Dark fantasies
I just got finished watching an extreme bondage porn.....i was so turned on by it i masturbated and came so hard! i love that kind of porn and i have always fantasized about being abducted by a group of men and just fucked into a coma!! just the thought of being surrounded by a bunch of cocks going in and out of every hole, and being passed around, tied up, suffocated or choked makes me dripping wet! i don't know if this is a normal thing to fantasize about or am i just a freak? i have always had these thoughts ever since i became aware of my body as a teenager. and sometimes i can get my husband worked up while having sex so i can guide his hands around my neck and he just squeezes until i cum everywhere!! i can't help having this fantasy and i don't know if i will ever not have those thoughts. i just had to get it out in the open judge me if you want i don't care. and go ahead and call my post fake i don't care i just had to get it out and i have no one else to talk to with out fear of being called crazy or weird or even losing friends over it. now i feel a little better about my self now that my thoughts are put into words.

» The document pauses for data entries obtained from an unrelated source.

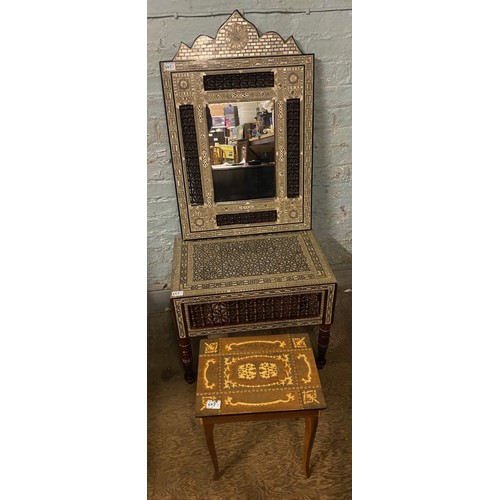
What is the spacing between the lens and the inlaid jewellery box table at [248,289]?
2.54m

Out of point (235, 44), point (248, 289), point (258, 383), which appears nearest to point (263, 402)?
point (258, 383)

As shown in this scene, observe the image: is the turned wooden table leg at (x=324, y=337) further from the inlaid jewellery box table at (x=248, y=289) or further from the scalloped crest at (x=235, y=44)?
the scalloped crest at (x=235, y=44)

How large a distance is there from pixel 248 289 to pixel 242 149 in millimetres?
822

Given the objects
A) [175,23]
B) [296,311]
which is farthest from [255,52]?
[296,311]

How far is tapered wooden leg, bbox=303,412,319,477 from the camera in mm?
2090

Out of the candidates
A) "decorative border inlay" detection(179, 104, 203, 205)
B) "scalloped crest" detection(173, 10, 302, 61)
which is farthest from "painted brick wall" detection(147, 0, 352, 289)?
"decorative border inlay" detection(179, 104, 203, 205)

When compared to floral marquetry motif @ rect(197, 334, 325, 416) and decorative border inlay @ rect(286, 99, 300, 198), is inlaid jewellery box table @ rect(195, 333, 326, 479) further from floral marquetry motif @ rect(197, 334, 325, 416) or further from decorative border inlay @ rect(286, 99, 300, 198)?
decorative border inlay @ rect(286, 99, 300, 198)

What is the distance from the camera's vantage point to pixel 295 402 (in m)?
2.04

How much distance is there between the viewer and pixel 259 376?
2.17m

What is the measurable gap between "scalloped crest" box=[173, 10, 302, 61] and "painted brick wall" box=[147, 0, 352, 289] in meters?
0.04

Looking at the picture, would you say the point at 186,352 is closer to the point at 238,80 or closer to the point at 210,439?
the point at 210,439

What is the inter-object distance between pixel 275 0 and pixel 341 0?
0.36 meters

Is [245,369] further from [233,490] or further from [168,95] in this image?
[168,95]

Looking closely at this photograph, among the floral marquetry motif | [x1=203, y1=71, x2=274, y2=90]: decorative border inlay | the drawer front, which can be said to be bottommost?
the floral marquetry motif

Try it girl... Lots of girls find it erotic to be used like a slut. There will be a website you will be able to arrange a gang bang somewhere. wow, you sound freaky.
Can u give ur gmail I'd
I could have written this post myself. I have the exact same fantasies. I remember when I was just beginning to become aware of my body, I would have these daydreams about being kidnapped and tied up by a man. There has always been a thrill for me when I don't know if a man cares about me or has only ill intentions. I want someone to be deeply and darkly obsessed with me, the way my first love was. He was only entertaining himself but then he couldn't get enough. I've never gotten over the fact that he stopped being obsessed with me, and I no longer have any control over him.